Gepstein and his colleagues used this method to save the life of a young woman in 2011, and have since demonstrated the ability to study and test treatments for dozens of cardiac genetic diseases using “disease in a dish.”
Now a major internationally funded study at Rambam is furthering the goal of generating patient-specific models of heart disease and individualizing treatment for that disease.
“This also provides the pharmaceutical industry, for the first time, with disease models of heart cells that they can use to develop new drugs,” says Gepstein. “If you have a promising drug with possible adverse side effects on the heart, you can test it in a lab dish instead of in humans before spending billions on development. Right now we are trying to find collaborations with the pharma industry.”
Your heart in a hologram
The conference also included a presentation by Dr. Elchanan Bruckheimer, medical director of RealView Medical Holography in Yokneam.
“This completely new technology developed in Israel provides an online holographic 3D image of the heart,” says Rambam Health Care Campus Director General Dr. Rafi Beyar, who is a cardiologist and professor of biomedical engineering at the Technion.
“Using RealView imaging, you can see the heart in front of you and manipulate and measure it while you are doing surgery on the actual heart. This new technology will change the way heart surgery is performed.”
Established in 2008, RealView has completed its first human clinical trials in interventional cardiology, and now is finalizing the design in anticipation of producing its first commercial products for 3D medical imaging.

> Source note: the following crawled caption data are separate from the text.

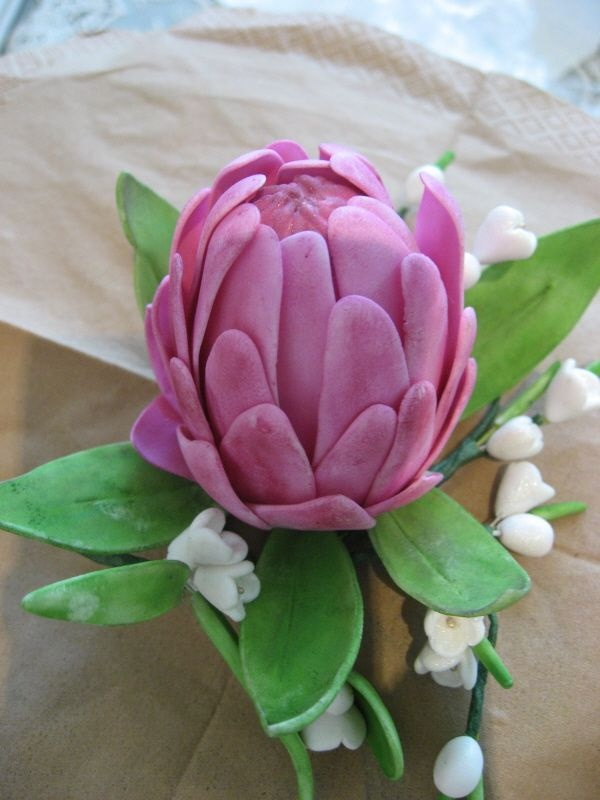Technically not a Banksia, but a Protea. Stunning marzipan/sugar art from http://cakecentral.com/gallery/1193220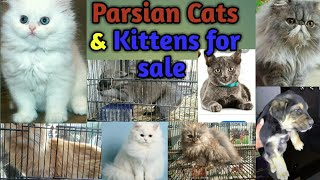 Sunday Multan dog  Cat and Kittens Market, Cats For Sale, Latest Update & Price  19.02.2020 in Pak.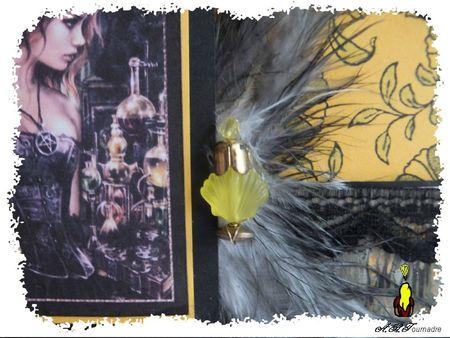 ART 2013 04 gothique jaune & fioles 2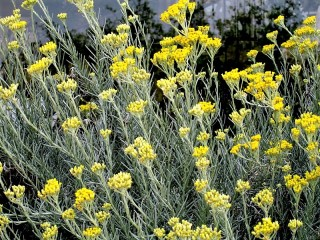 Helichrysum italicum_IMG_0102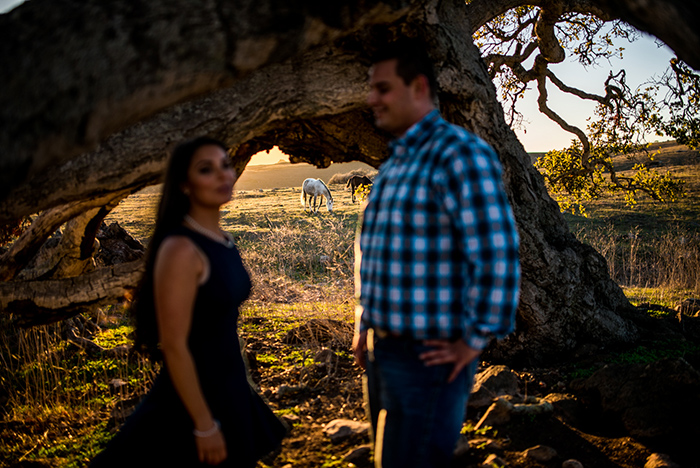 san luis obispo wedding and engagement pictures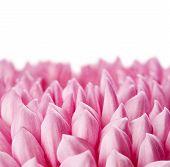 picture of chrysanthemum  - Beautiful pink chrysanthemum flower isolated on white background - JPG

https://www.youtube.com/watch?v=AIj2xEd_z78
Digital health startup incubator
Beyar told ISRAEL21c that the medical center recently launched a new digital health startup incubator in partnership with IBM, multinational medical-device company Medtronic and Pitango Venture Capital.
“In the next 10 years, the incubator will fund and support 40 companies in digital health, and I’m sure cardiovascular health will be the focus of at least 50 percent of their activities,” Beyar tells ISRAEL21c.

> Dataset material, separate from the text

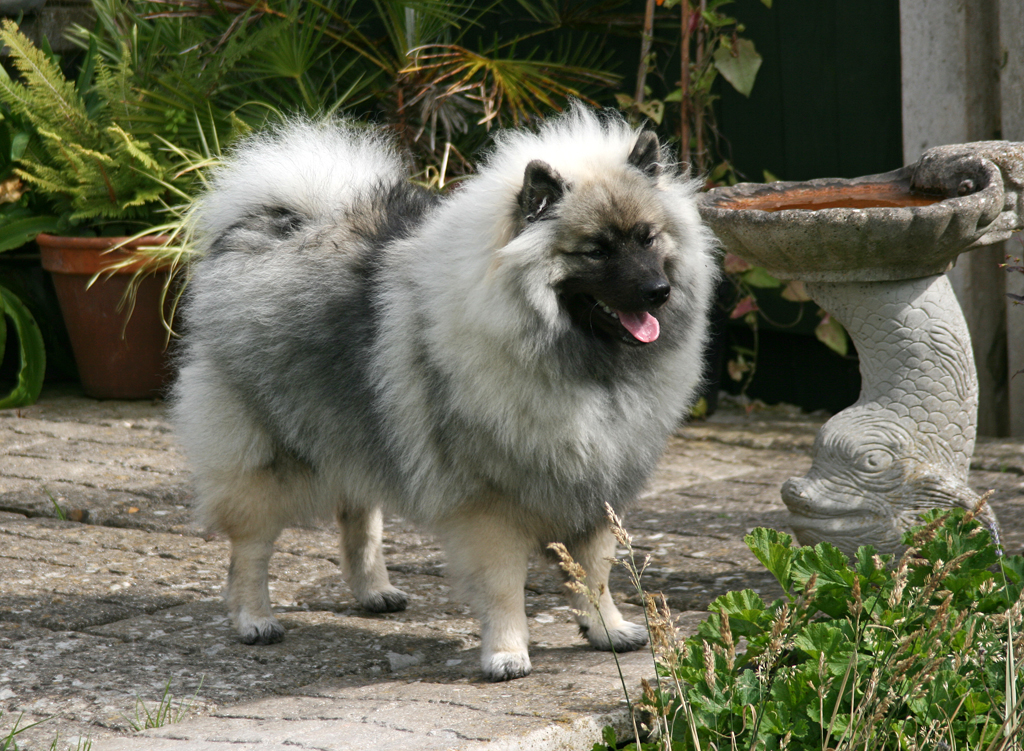 Keeshond And Cats File:Tuppence t...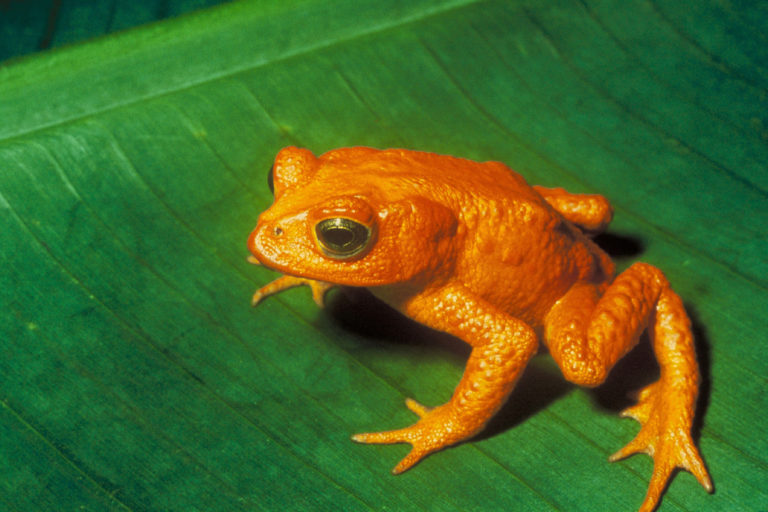 Golden toad (by U.S. Fish and Wildlife Service via Wikipedia)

“Worldwide, cardiovascular disease is really taking a major role because it is still the No. 1 cause of death in the Western world despite huge advancements in cardiac medicine.”
Gepstein adds that cardiovascular disease is a growing problem because of the sheer numbers of older adults and also, ironically, “because we’ve become really good at saving people after heart attacks. They are alive but they have chronic heart failure. So this will be a huge clinical burden in the coming years.”

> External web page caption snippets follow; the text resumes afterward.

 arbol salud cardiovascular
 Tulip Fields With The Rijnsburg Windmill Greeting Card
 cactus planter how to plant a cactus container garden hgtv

In addition to better devices and better drugs to fight this phenomenon, many digital health initiatives are aimed at prevention and lifestyle changes, says Beyar.
Among the successful worldwide companies spun off by Rambam MedTech, the medical center’s technology-transfer company, are two cofounded by Beyar himself: Instent, sold to Medtronic in 1996; and Corindus Vascular Robotics, now based in Massachusetts.
“We have this entrepreneurial spirit in Haifa that takes ideas and turns them into companies,” he says. “Rambam works side by side with the Technion and therefore the connection between bioengineering and innovation is very strong.”